**Extracted data:**
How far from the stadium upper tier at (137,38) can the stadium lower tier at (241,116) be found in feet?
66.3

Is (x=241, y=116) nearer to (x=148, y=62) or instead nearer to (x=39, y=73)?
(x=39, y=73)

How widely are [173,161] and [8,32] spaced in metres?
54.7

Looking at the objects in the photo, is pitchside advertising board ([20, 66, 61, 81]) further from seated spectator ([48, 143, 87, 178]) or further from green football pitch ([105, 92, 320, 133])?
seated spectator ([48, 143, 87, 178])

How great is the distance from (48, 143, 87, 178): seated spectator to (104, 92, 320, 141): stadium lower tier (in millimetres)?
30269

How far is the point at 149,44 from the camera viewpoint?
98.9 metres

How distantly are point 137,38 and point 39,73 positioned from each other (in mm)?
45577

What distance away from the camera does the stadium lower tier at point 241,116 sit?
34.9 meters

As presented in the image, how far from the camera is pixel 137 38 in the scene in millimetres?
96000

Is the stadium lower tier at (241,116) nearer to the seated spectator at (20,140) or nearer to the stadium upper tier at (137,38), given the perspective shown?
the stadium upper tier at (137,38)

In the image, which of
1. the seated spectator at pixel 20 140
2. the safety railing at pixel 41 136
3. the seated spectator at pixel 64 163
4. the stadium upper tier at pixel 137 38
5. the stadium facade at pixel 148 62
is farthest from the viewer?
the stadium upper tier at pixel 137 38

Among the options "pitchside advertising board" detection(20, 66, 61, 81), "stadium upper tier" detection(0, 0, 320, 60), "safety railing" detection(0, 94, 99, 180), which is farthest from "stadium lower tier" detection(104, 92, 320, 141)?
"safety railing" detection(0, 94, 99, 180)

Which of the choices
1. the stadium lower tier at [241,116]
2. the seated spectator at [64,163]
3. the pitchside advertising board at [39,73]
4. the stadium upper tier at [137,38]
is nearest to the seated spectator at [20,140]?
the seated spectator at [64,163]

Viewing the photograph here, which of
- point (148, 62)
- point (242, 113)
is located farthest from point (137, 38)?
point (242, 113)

**What you need to do:**
Copy each of the rows above word for word, without changing anything.

**The reply:**
How far from the stadium upper tier at (137,38) can the stadium lower tier at (241,116) be found in feet?
66.3

Is (x=241, y=116) nearer to (x=148, y=62) or instead nearer to (x=39, y=73)?
(x=39, y=73)

How widely are [173,161] and [8,32] spaced in metres?
54.7

Looking at the objects in the photo, is pitchside advertising board ([20, 66, 61, 81]) further from seated spectator ([48, 143, 87, 178]) or further from green football pitch ([105, 92, 320, 133])?
seated spectator ([48, 143, 87, 178])

How great is the distance from (48, 143, 87, 178): seated spectator to (104, 92, 320, 141): stadium lower tier (in millimetres)?
30269

How far is the point at 149,44 from the camera viewpoint?
98.9 metres

How distantly are point 137,38 and point 39,73 positioned from each other (in mm)?
45577

What distance away from the camera does the stadium lower tier at point 241,116 sit?
34.9 meters

As presented in the image, how far from the camera is pixel 137 38 in the scene in millimetres?
96000

Is the stadium lower tier at (241,116) nearer to the seated spectator at (20,140) or nearer to the stadium upper tier at (137,38), given the perspective shown?
the stadium upper tier at (137,38)

In the image, which of
1. the seated spectator at pixel 20 140
2. the safety railing at pixel 41 136
3. the seated spectator at pixel 64 163
4. the stadium upper tier at pixel 137 38
5. the stadium facade at pixel 148 62
is farthest from the viewer?
the stadium upper tier at pixel 137 38

Among the options "pitchside advertising board" detection(20, 66, 61, 81), "stadium upper tier" detection(0, 0, 320, 60), "safety railing" detection(0, 94, 99, 180), which is farthest from "stadium lower tier" detection(104, 92, 320, 141)?
"safety railing" detection(0, 94, 99, 180)

Which of the choices
1. the stadium lower tier at [241,116]
2. the seated spectator at [64,163]
3. the pitchside advertising board at [39,73]
4. the stadium upper tier at [137,38]
is nearest to the seated spectator at [20,140]?
the seated spectator at [64,163]

Viewing the photograph here, which of
- point (148, 62)
- point (242, 113)
is located farthest from point (137, 38)?
point (242, 113)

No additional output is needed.